学問空間

「『増鏡』を読む会」、第10回は3月1日(土)、テーマは「二条天皇とは何者か」です。

「庇を貸したら母屋をぶんどられるような」

2017-12-21 | 小川剛生『兼好法師─徒然草に記されなかった真実』

投稿者:鈴木小太郎 投稿日:2017年12月21日(木)12時40分22秒

>筆綾丸さん
いえいえ。
「終章の論法は、庇を貸したら母屋をぶんどられるような、我田引水の、本末転倒の、針小棒大の、ペラボーななしくずし戦術であって、この伝でいけば、『源氏物語』は藤原定家の〈著作〉だ、云えぬこともないですね」は全くの正論で、私も完全に同意します。

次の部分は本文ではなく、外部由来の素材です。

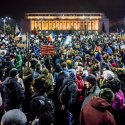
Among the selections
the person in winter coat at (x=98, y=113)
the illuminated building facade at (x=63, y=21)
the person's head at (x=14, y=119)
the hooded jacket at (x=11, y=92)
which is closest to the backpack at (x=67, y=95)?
the hooded jacket at (x=11, y=92)

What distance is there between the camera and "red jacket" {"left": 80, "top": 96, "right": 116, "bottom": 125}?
5.77 metres

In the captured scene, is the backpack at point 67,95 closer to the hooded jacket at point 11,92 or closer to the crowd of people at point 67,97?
the crowd of people at point 67,97

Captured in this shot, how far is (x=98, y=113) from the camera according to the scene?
5832 millimetres

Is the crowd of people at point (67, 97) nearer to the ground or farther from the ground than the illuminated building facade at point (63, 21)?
nearer to the ground

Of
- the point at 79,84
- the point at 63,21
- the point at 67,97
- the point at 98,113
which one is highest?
the point at 63,21

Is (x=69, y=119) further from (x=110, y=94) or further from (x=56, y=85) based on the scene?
(x=110, y=94)

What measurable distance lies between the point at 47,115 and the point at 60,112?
5514mm

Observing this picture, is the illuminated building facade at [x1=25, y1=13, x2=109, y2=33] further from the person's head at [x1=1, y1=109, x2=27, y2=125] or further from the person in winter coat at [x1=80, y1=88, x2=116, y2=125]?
the person's head at [x1=1, y1=109, x2=27, y2=125]

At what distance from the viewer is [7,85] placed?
857cm

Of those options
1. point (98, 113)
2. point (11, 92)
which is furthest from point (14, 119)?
point (11, 92)

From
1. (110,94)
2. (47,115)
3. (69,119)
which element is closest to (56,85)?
(69,119)

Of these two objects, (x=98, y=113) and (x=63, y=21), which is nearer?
(x=98, y=113)

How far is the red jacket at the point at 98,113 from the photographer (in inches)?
227

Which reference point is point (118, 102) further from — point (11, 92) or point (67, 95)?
point (11, 92)
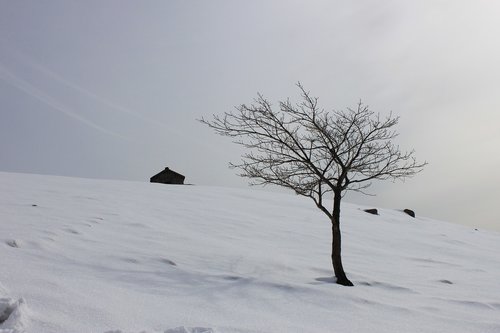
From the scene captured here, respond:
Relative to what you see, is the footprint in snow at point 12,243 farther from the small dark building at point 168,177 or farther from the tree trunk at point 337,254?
the small dark building at point 168,177

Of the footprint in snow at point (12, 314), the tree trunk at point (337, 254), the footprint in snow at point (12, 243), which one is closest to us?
the footprint in snow at point (12, 314)

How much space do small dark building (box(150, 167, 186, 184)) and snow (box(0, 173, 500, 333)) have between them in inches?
711

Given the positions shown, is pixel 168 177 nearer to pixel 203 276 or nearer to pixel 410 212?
pixel 410 212

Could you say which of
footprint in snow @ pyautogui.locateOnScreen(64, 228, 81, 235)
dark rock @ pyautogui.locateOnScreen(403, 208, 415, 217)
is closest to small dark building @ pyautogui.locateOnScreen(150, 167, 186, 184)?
dark rock @ pyautogui.locateOnScreen(403, 208, 415, 217)

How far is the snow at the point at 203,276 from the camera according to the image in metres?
4.30

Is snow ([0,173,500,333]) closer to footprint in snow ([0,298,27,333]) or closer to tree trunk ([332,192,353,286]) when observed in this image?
footprint in snow ([0,298,27,333])

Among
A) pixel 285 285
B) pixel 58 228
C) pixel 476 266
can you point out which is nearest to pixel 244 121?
pixel 285 285

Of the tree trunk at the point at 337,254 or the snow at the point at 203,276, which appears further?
the tree trunk at the point at 337,254

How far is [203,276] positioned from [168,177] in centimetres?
2760

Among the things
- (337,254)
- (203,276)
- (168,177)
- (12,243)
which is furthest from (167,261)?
(168,177)

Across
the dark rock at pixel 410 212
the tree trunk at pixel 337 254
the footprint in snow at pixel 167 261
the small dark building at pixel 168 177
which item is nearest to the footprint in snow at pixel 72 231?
the footprint in snow at pixel 167 261

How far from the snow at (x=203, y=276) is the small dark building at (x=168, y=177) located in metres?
18.1

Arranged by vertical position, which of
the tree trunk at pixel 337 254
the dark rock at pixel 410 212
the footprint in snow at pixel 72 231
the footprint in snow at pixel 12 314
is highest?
the dark rock at pixel 410 212

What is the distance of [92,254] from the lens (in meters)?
7.32
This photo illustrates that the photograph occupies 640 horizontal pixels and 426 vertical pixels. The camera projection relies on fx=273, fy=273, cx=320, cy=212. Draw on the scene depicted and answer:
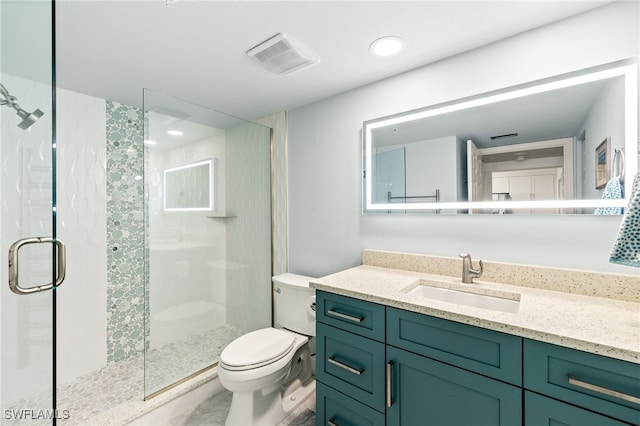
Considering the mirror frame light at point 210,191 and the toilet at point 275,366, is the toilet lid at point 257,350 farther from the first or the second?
the mirror frame light at point 210,191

筆綾丸さんご紹介の五味文彦氏の『兼好法師』書評(12月16日付日経読書欄)、私も読んでみましたが、『「徒然草」の歴史学』(朝日選書、1997)の著者である五味氏としては、20年前にもう少し深くやっていれば自分の業績になったかも、と内心忸怩たる思いではないだろうかとチラっと思いました。
五味氏の『「徒然草」の歴史学』が出た頃、私は兼好法師の社会圏に少しでも関係する国文学者の論文はあらかた読み尽くしていて、誰か歴史学者がきちんとやってくれないだろうかと切望していたので、この本が出たとたん貪るように読んだのですが、残念ながら当時の私でもすぐに気づくような単純な誤りもいくつかあって、「隠居仕事してんじゃねーぞ!」みたいな生意気な感想を持ったりもしました。
わはは。
あれから二十年、という綾小路きみまろ的感慨を抱きつつ、久しぶりに『「徒然草」の歴史学』をパラパラとめくって小川氏の『兼好法師』と読み比べてみたところ、五味氏が結果的には判断を誤った部分もご自身の思考過程が丁寧に示されていたりして、けっこう面白いですね。

※筆綾丸さんの下記投稿へのレスです。

雑感 2017/12/20(水) 16:03:01
小太郎さん
昔の自分の文章を読むのは恥ずかしいものですね。相変わらずチマチマしたことばかりで、さほど重要なことは言ってないな、と。

遠藤乾『欧州複合危機─苦悶するEU、揺れる世界』は、読もうとしてやめたのですが、もういちど挑戦してみます。
苅部直『「維新革命」への道─「文明」を求めた十九世紀日本』は、論壇においては誉めなければならんという暗黙の強制でもあるのかな、と勘繰りたくもなりますね。

今年は例年になく読書量が減りましたが、歴史関連では、亀田氏の『観応の擾乱』と小川氏の『兼好法師』が記憶に残りました。